◆ What you have to do
Change every instance of "camera" to "viewer" throughout the material below, leaving everything else untouched.

◆ A few records
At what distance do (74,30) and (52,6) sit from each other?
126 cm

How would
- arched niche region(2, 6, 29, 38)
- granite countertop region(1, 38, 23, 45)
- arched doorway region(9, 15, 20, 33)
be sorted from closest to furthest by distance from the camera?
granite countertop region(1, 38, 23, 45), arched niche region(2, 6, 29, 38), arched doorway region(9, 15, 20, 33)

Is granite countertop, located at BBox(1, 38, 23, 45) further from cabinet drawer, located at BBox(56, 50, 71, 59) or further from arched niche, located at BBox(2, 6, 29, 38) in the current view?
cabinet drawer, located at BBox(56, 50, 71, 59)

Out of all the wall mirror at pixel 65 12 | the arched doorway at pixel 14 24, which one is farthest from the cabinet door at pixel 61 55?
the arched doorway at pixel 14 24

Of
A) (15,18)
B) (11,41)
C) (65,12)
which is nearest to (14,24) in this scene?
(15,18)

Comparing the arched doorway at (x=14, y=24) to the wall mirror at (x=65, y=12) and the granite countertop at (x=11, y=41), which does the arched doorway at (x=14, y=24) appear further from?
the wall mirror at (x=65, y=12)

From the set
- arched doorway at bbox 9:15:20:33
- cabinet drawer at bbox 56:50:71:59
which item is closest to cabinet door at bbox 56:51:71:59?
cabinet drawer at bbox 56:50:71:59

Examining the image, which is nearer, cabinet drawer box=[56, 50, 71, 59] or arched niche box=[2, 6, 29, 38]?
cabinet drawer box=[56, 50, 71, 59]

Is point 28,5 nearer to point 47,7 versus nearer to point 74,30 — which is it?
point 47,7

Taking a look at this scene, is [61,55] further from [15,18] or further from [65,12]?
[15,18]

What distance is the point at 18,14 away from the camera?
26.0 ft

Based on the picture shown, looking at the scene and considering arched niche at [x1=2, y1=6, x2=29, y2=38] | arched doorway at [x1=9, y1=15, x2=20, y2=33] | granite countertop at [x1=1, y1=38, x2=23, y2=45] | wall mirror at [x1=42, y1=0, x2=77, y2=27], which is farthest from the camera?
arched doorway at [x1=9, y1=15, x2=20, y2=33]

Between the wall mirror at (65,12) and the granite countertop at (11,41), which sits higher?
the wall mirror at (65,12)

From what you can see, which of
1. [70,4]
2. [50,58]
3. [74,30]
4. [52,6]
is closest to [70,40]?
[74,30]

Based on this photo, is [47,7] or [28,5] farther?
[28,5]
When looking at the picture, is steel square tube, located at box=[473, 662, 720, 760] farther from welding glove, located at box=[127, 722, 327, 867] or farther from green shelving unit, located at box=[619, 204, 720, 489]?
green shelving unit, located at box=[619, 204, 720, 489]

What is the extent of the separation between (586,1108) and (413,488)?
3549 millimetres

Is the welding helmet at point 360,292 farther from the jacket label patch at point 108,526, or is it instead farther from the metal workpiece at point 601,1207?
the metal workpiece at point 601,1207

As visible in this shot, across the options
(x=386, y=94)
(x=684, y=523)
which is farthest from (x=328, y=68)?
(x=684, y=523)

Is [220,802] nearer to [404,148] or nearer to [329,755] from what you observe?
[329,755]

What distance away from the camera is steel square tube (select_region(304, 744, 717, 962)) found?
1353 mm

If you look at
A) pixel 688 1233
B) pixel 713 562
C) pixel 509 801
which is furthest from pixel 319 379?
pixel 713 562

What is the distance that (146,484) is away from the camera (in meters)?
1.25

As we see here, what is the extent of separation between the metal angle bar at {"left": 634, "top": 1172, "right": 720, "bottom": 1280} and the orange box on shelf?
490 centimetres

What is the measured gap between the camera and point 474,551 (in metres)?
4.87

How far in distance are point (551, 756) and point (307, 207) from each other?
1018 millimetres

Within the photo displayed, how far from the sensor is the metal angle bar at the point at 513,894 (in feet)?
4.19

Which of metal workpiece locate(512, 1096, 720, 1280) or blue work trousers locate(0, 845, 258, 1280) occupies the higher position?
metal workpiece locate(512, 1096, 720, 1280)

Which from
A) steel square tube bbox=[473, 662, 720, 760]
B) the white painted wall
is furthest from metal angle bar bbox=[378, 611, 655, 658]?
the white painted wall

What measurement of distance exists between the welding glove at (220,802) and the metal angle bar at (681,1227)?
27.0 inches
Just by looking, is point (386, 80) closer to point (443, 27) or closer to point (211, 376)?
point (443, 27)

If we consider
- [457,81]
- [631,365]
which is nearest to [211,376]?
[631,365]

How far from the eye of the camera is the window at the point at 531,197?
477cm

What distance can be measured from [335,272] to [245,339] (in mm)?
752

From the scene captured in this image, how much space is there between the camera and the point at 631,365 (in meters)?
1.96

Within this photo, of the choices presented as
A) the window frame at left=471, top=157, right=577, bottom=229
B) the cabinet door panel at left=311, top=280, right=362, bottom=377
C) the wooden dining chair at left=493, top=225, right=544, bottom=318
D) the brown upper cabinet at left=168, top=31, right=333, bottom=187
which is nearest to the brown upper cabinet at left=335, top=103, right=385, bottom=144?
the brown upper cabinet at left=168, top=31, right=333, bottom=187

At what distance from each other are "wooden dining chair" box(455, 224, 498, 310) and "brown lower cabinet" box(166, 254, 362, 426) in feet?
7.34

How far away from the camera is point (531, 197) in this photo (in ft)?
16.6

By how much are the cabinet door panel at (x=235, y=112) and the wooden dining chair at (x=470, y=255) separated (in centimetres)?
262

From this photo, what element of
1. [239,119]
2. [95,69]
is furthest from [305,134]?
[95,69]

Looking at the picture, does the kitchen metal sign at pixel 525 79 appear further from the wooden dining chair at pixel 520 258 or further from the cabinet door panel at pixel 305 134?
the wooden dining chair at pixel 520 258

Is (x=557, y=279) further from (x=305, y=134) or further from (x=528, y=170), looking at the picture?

◆ Reply
At what distance do (74,30) and (52,6) sit from each other?
126 cm

How would
- arched niche region(2, 6, 29, 38)
- granite countertop region(1, 38, 23, 45)
- arched doorway region(9, 15, 20, 33)
be sorted from closest to furthest by distance from the viewer?
granite countertop region(1, 38, 23, 45), arched niche region(2, 6, 29, 38), arched doorway region(9, 15, 20, 33)

Is granite countertop, located at BBox(1, 38, 23, 45) further from cabinet drawer, located at BBox(56, 50, 71, 59) or further from arched niche, located at BBox(2, 6, 29, 38) in the current view?
cabinet drawer, located at BBox(56, 50, 71, 59)

Out of all the wall mirror at pixel 65 12 | the arched doorway at pixel 14 24, which one is farthest from the cabinet door at pixel 61 55?
the arched doorway at pixel 14 24

Of
A) (15,18)
B) (11,41)
C) (65,12)
which is nearest to (14,24) in this scene?
(15,18)

Comparing the arched doorway at (x=14, y=24) to the wall mirror at (x=65, y=12) and the granite countertop at (x=11, y=41), which does the arched doorway at (x=14, y=24) appear further from?
the wall mirror at (x=65, y=12)

From the set
- arched doorway at bbox 9:15:20:33
- cabinet drawer at bbox 56:50:71:59
which item is closest to cabinet door at bbox 56:51:71:59?
cabinet drawer at bbox 56:50:71:59

Examining the image, which is nearer, cabinet drawer box=[56, 50, 71, 59] or arched niche box=[2, 6, 29, 38]?
cabinet drawer box=[56, 50, 71, 59]

Is point 28,5 nearer to point 47,7 versus nearer to point 74,30 — which is it?
point 47,7

Taking a look at this scene, is [61,55] further from [15,18] or further from [65,12]?
[15,18]

What distance is the point at 18,14 away from the viewer?
26.0 ft

Based on the picture shown, looking at the scene and considering arched niche at [x1=2, y1=6, x2=29, y2=38] | arched doorway at [x1=9, y1=15, x2=20, y2=33] | granite countertop at [x1=1, y1=38, x2=23, y2=45] | wall mirror at [x1=42, y1=0, x2=77, y2=27], which is farthest from the viewer?
arched doorway at [x1=9, y1=15, x2=20, y2=33]

Between the wall mirror at (65,12) and the granite countertop at (11,41), which sits higher?
the wall mirror at (65,12)

From what you can see, which of
1. [70,4]
2. [50,58]
3. [74,30]
4. [52,6]
is closest to [70,40]?
[74,30]

Based on this photo, is [47,7] or [28,5] farther?
[28,5]
When looking at the picture, is steel square tube, located at box=[473, 662, 720, 760] farther from welding glove, located at box=[127, 722, 327, 867] or farther from green shelving unit, located at box=[619, 204, 720, 489]?
green shelving unit, located at box=[619, 204, 720, 489]

What is the extent of the separation between (586,1108) and (413,488)?
3549 millimetres

Is the welding helmet at point 360,292 farther from the jacket label patch at point 108,526, or is it instead farther from the metal workpiece at point 601,1207?
the metal workpiece at point 601,1207

As visible in this shot, across the options
(x=386, y=94)
(x=684, y=523)
which is farthest from (x=328, y=68)?
(x=684, y=523)

Is [220,802] nearer to [404,148] or nearer to [329,755] from what you observe?
[329,755]

What distance away from the viewer is steel square tube (select_region(304, 744, 717, 962)) found?
1353 mm

If you look at
A) pixel 688 1233
B) pixel 713 562
C) pixel 509 801
which is furthest from pixel 319 379?
pixel 713 562

What is the distance that (146,484) is away from the viewer (in meters)?
1.25

As we see here, what is the extent of separation between the metal angle bar at {"left": 634, "top": 1172, "right": 720, "bottom": 1280} and the orange box on shelf?
490 centimetres

What is the measured gap between the viewer and point 474,551 (in metres)?
4.87

How far in distance are point (551, 756) and point (307, 207) from each other?
1018 millimetres

Within the photo displayed, how far from the sensor is the metal angle bar at the point at 513,894 (in feet)?
4.19

Which of metal workpiece locate(512, 1096, 720, 1280) or blue work trousers locate(0, 845, 258, 1280) occupies the higher position?
metal workpiece locate(512, 1096, 720, 1280)

Which from
A) steel square tube bbox=[473, 662, 720, 760]
B) the white painted wall
is furthest from metal angle bar bbox=[378, 611, 655, 658]?
the white painted wall

What measurement of distance exists between the welding glove at (220,802) and the metal angle bar at (681,1227)?
27.0 inches
Just by looking, is point (386, 80) closer to point (443, 27) or closer to point (211, 376)?
point (443, 27)

If we consider
- [457,81]
- [631,365]
which is nearest to [211,376]?
[631,365]

How far from the eye of the viewer is the window at the point at 531,197?
477cm

What distance can be measured from [335,272] to [245,339] (in mm)?
752

From the scene captured in this image, how much space is there between the viewer and the point at 631,365 (in meters)?
1.96

Within this photo, of the choices presented as
A) the window frame at left=471, top=157, right=577, bottom=229
B) the cabinet door panel at left=311, top=280, right=362, bottom=377
C) the wooden dining chair at left=493, top=225, right=544, bottom=318
D) the brown upper cabinet at left=168, top=31, right=333, bottom=187
which is nearest to the brown upper cabinet at left=335, top=103, right=385, bottom=144?
the brown upper cabinet at left=168, top=31, right=333, bottom=187

At what distance from each other are "wooden dining chair" box(455, 224, 498, 310) and "brown lower cabinet" box(166, 254, 362, 426) in feet?
7.34

How far away from the viewer is point (531, 197) in this photo (in ft)?
16.6

By how much are the cabinet door panel at (x=235, y=112) and the wooden dining chair at (x=470, y=255) separated (in centimetres)?
262

From this photo, what element of
1. [239,119]
2. [95,69]
is furthest from [305,134]?
[95,69]

Looking at the picture, does the kitchen metal sign at pixel 525 79 appear further from the wooden dining chair at pixel 520 258 or further from the cabinet door panel at pixel 305 134?
the wooden dining chair at pixel 520 258

Is (x=557, y=279) further from (x=305, y=134) or further from (x=528, y=170), looking at the picture?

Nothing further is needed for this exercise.